*WRITTEN PROBLEM*:
Pull out every line in the rows below that contains the word "left". Copy each of those lines in full.

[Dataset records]
==============================

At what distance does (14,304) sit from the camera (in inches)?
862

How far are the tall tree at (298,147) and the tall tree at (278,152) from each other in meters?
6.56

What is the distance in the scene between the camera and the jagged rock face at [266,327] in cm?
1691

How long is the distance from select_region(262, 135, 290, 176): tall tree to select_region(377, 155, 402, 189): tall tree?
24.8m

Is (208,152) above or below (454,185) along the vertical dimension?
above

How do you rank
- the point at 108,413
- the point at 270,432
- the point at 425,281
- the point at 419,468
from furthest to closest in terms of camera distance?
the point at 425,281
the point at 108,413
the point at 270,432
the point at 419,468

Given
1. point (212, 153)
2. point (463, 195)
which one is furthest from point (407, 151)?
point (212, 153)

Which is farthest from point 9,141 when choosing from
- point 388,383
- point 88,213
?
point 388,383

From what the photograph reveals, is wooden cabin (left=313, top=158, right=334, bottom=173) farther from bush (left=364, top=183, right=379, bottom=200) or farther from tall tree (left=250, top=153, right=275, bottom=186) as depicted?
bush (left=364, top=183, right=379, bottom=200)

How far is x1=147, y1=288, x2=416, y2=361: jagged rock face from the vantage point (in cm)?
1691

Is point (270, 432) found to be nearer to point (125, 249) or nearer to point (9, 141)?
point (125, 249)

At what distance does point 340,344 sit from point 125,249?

==============================

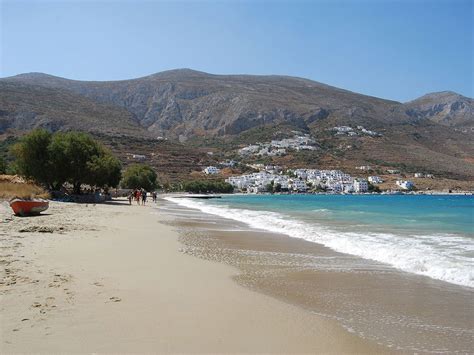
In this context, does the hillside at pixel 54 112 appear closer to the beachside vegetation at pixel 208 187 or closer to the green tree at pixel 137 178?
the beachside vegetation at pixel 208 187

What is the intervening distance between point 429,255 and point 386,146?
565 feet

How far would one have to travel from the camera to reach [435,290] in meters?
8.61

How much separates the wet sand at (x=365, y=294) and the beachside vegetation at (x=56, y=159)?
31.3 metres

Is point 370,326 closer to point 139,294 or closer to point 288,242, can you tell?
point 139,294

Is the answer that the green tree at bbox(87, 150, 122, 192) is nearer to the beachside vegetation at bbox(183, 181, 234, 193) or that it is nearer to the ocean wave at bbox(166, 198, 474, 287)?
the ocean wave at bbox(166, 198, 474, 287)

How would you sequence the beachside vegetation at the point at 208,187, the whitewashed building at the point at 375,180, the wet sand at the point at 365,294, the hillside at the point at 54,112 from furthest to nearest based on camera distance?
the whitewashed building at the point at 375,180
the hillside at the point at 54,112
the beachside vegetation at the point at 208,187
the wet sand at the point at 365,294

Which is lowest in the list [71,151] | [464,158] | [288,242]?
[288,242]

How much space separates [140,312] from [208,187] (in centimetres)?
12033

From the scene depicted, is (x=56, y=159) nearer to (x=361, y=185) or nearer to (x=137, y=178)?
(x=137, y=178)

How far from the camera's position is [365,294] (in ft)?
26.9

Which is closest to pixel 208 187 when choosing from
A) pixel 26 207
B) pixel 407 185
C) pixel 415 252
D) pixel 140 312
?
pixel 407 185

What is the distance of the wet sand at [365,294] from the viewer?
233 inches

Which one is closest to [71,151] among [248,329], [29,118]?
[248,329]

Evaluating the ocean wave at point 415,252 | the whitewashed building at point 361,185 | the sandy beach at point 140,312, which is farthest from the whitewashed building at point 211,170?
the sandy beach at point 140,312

==============================

*REPLY TO THE EXERCISE*:
From what the photograph reveals, is wooden cabin (left=313, top=158, right=334, bottom=173) farther from bush (left=364, top=183, right=379, bottom=200) or farther from tall tree (left=250, top=153, right=275, bottom=186) as depicted?
bush (left=364, top=183, right=379, bottom=200)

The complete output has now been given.